Votre tâche. D'après le texte sur la fiscalité des successions et des donations, quelle place la France occupe-t-elle dans l'Union pour ces taxes ?

---- Texte extrait

Fiscalité sur les successions et les donations : un problème mal posé
Selon une note récente de France Stratégie, la France détient la 2e place dans l’Union en matière de taxes sur les successions et sur les donations. Ces taxes sont ainsi deux fois plus élevées qu’au R-U et presque 3 fois plus qu’en Allemagne, en proportion du PIB.
Importance des taxes sur les successions et les donations en proportion du PIB (2012)
Source : Commission européenne
Dans une étude récente, France Stratégie propose 3 options pour réformer cette fiscalité (dont l’une a été intégralement reprise dans le programme présidentiel de Vincent Peillon dans le cadre de la primaire de la gauche).
Que nous dit France Stratégie de la fiscalité sur les successions et donations ?
Dans son préambule l’auteur constate que « depuis une vingtaine d’années, le patrimoine des Français augmente plus vite que leurs revenus, et il est de plus en plus détenu par les générations âgées (…) Simultanément, la transmission du patrimoine s’opère de plus en plus tard, du fait de l’allongement de l’espérance de vie. Dans ce contexte, les outils de redistribution que sont l’impôt sur le revenu et la fiscalité des transmissions parviennent mal à réduire l’inégalité entre héritiers et non-héritiers, et à favoriser la transmission du patrimoine à des générations plus jeunes. »

--------
---- Section données

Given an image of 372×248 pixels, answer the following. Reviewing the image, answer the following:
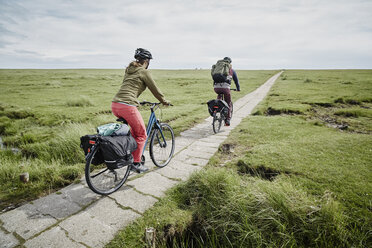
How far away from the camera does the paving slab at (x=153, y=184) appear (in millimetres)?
3399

--------

Réponse finale. La 2e place.